### Problem to work on:
Please repeat every record below exactly as written, but leave out the pictures.

### Recorded information:
..............................

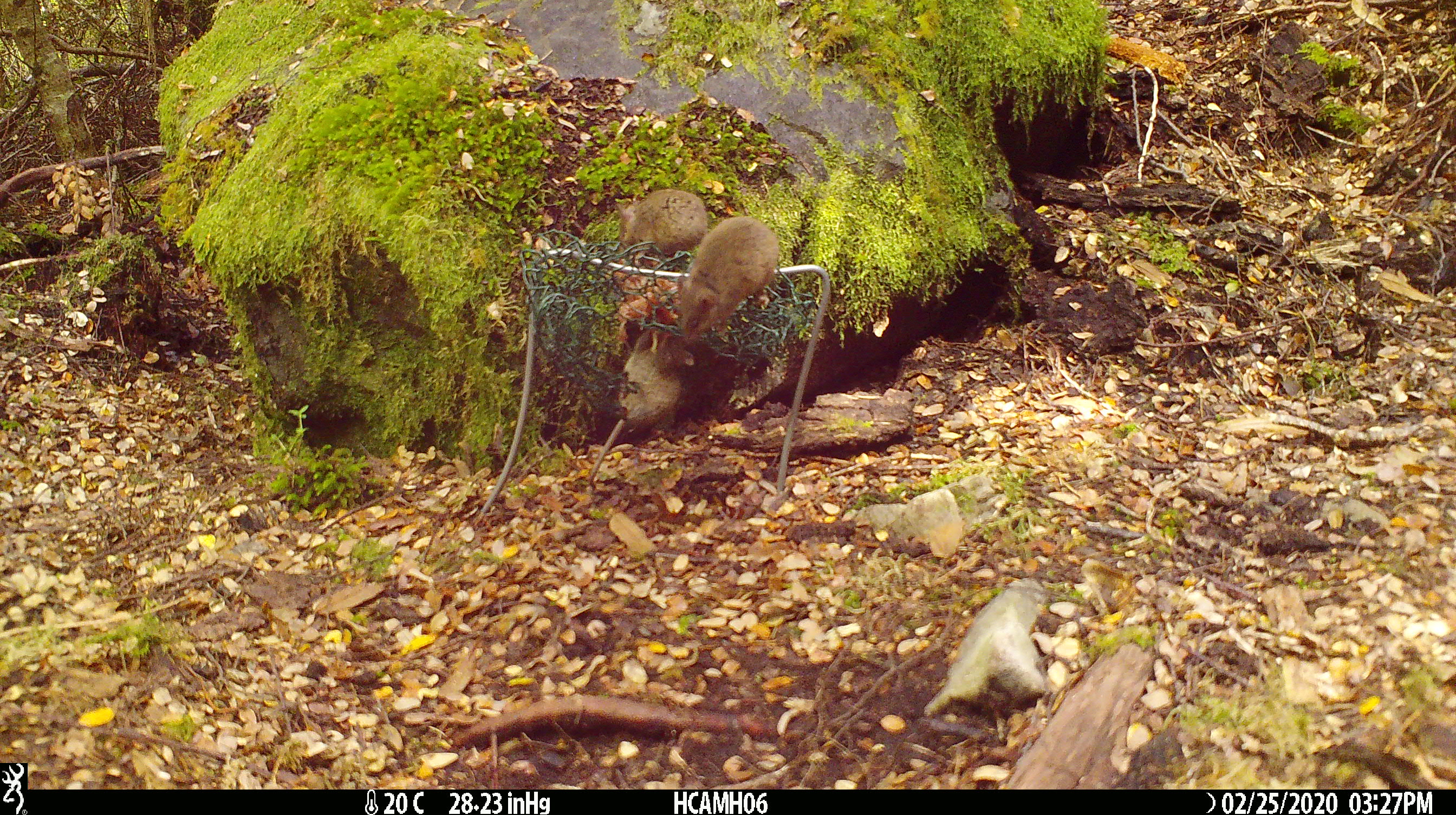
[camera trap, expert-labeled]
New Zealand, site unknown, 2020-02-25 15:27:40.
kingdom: Animalia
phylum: Chordata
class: Mammalia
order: Rodentia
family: Muridae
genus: Mus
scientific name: Mus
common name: mouse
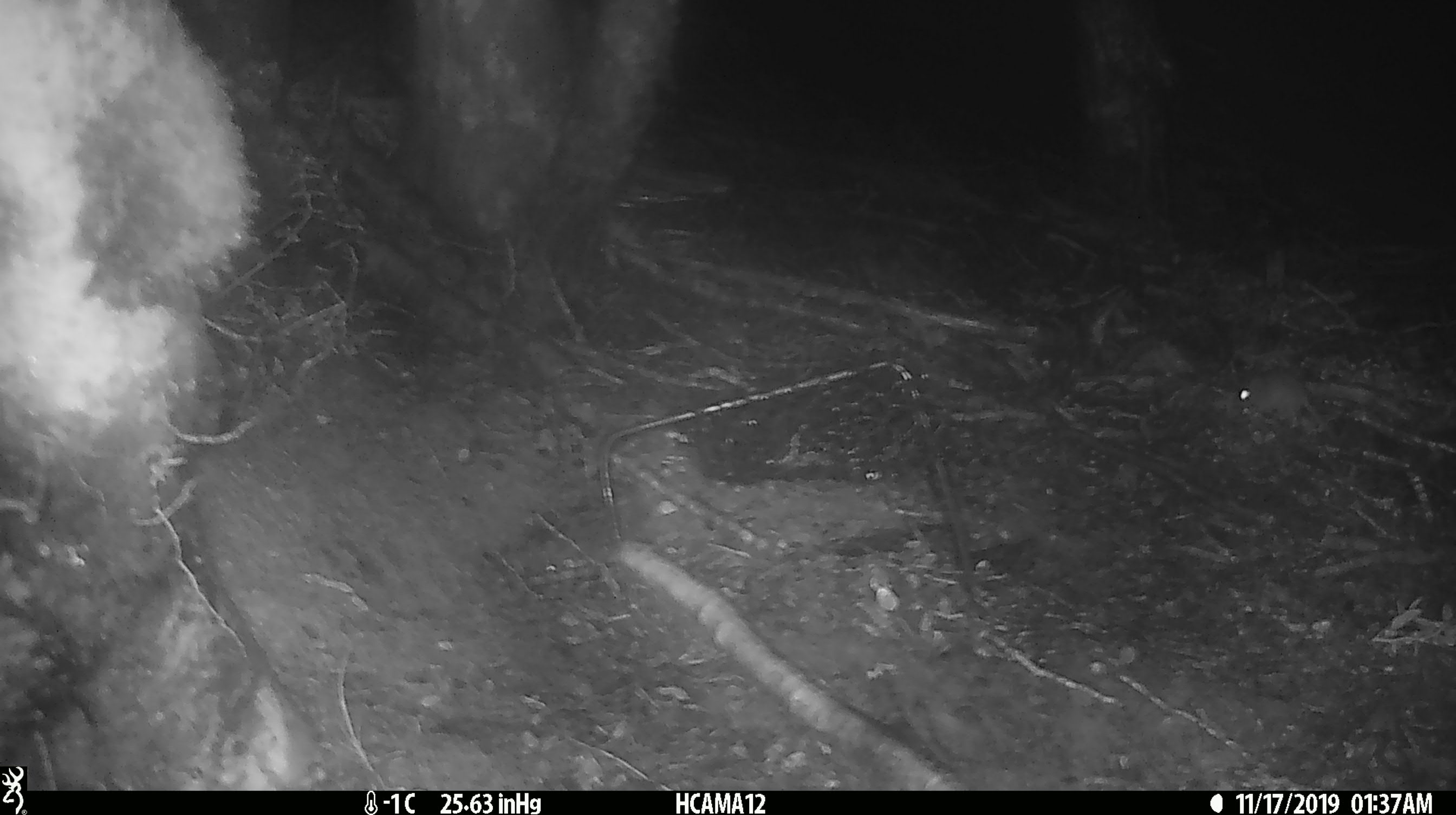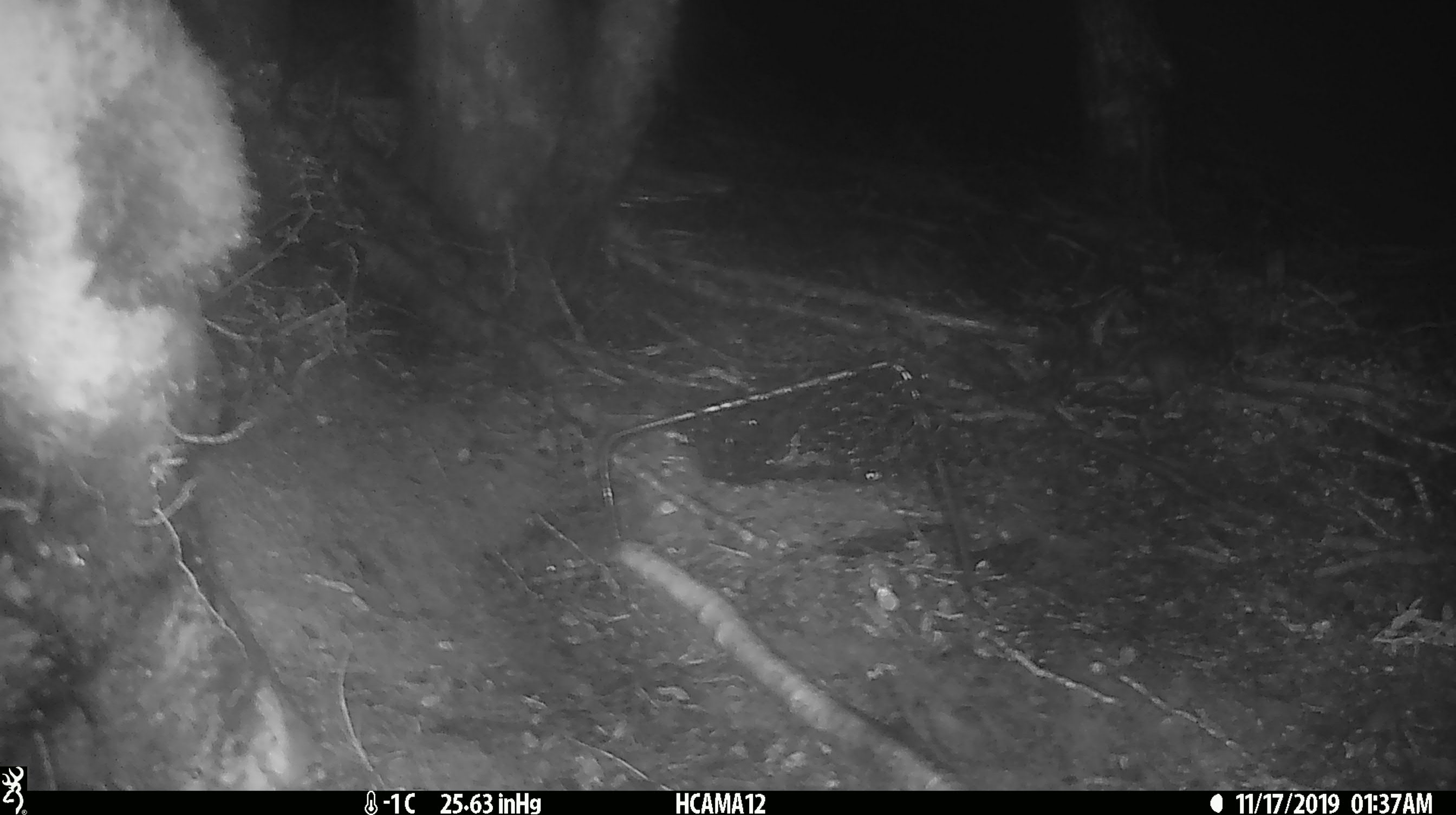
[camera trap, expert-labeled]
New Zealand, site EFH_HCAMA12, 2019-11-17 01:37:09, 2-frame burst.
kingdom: Animalia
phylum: Chordata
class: Mammalia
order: Rodentia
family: Muridae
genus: Mus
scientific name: Mus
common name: mouse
Mouse (Mus).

..............................

### Response to the exercise:
[camera trap, expert-labeled]
New Zealand, site unknown, 2020-02-25 15:27:40.
kingdom: Animalia
phylum: Chordata
class: Mammalia
order: Rodentia
family: Muridae
genus: Mus
scientific name: Mus
common name: mouse
[camera trap, expert-labeled]
New Zealand, site EFH_HCAMA12, 2019-11-17 01:37:09, 2-frame burst.
kingdom: Animalia
phylum: Chordata
class: Mammalia
order: Rodentia
family: Muridae
genus: Mus
scientific name: Mus
common name: mouse
Mouse (Mus).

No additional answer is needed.